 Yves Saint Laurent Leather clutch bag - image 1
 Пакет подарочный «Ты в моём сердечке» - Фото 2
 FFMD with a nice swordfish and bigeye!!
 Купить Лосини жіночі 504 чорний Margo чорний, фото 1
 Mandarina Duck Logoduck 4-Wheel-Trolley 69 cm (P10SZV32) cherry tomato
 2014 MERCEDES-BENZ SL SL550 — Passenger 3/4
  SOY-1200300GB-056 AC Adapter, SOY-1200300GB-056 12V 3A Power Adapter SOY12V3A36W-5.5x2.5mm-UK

---

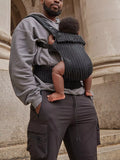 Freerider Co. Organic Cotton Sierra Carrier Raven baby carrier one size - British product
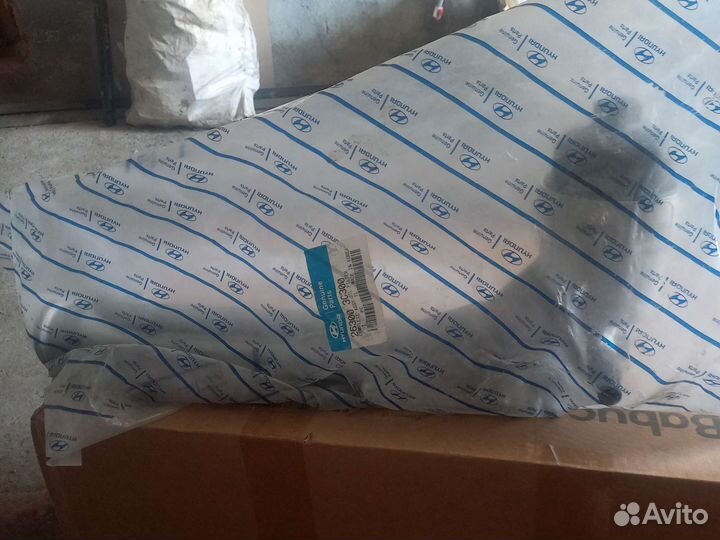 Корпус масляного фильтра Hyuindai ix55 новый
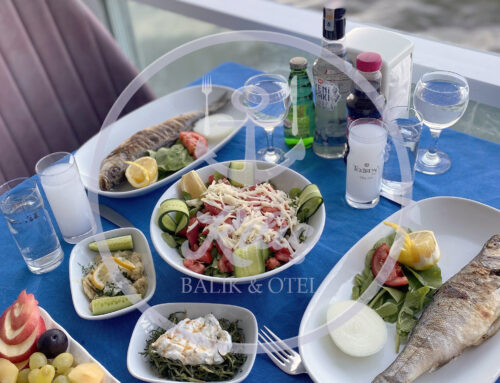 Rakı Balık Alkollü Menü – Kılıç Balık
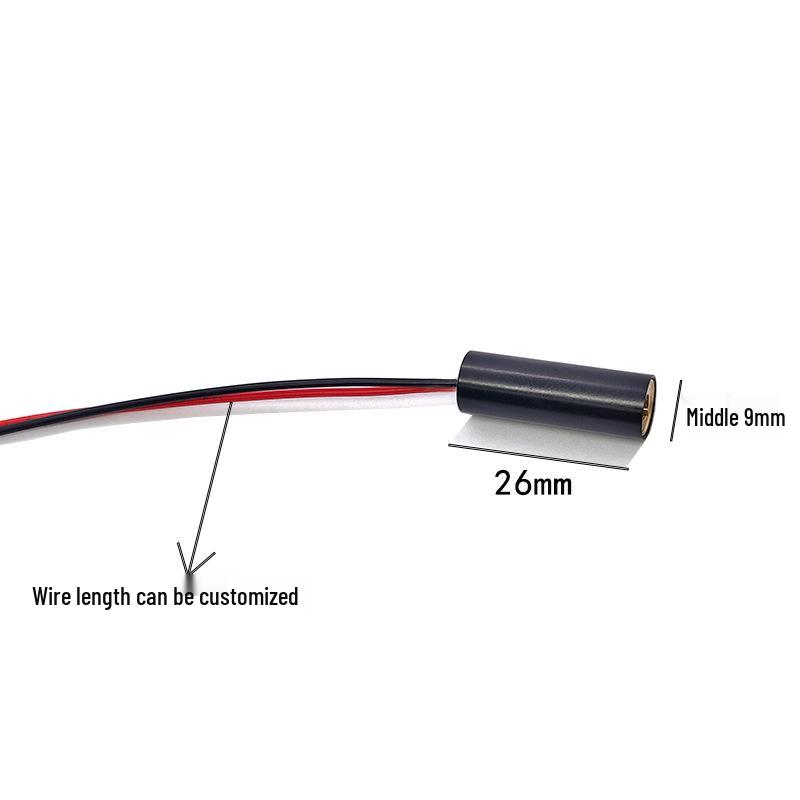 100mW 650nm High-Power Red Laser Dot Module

* YOUR ASSIGNMENT
Please convert the items above into a Markdown table with the columns No. and Line, starting with the line containing "Yves Saint Laurent" and going on through the line containing "SOY-1200300GB-056 AC Adapter, SOY-1200300GB-056". Number each row and leave out any blank lines.

* RESULT FOR THIS EXERCISE
| No. | Line |
|---|---|
| 1 |  Yves Saint Laurent Leather clutch bag - image 1 |
| 2 |  Пакет подарочный «Ты в моём сердечке» - Фото 2 |
| 3 |  FFMD with a nice swordfish and bigeye!! |
| 4 |  Купить Лосини жіночі 504 чорний Margo чорний, фото 1 |
| 5 |  Mandarina Duck Logoduck 4-Wheel-Trolley 69 cm (P10SZV32) cherry tomato |
| 6 |  2014 MERCEDES-BENZ SL SL550 — Passenger 3/4 |
| 7 |   SOY-1200300GB-056 AC Adapter, SOY-1200300GB-056 12V 3A Power Adapter SOY12V3A36W-5.5x2.5mm-UK |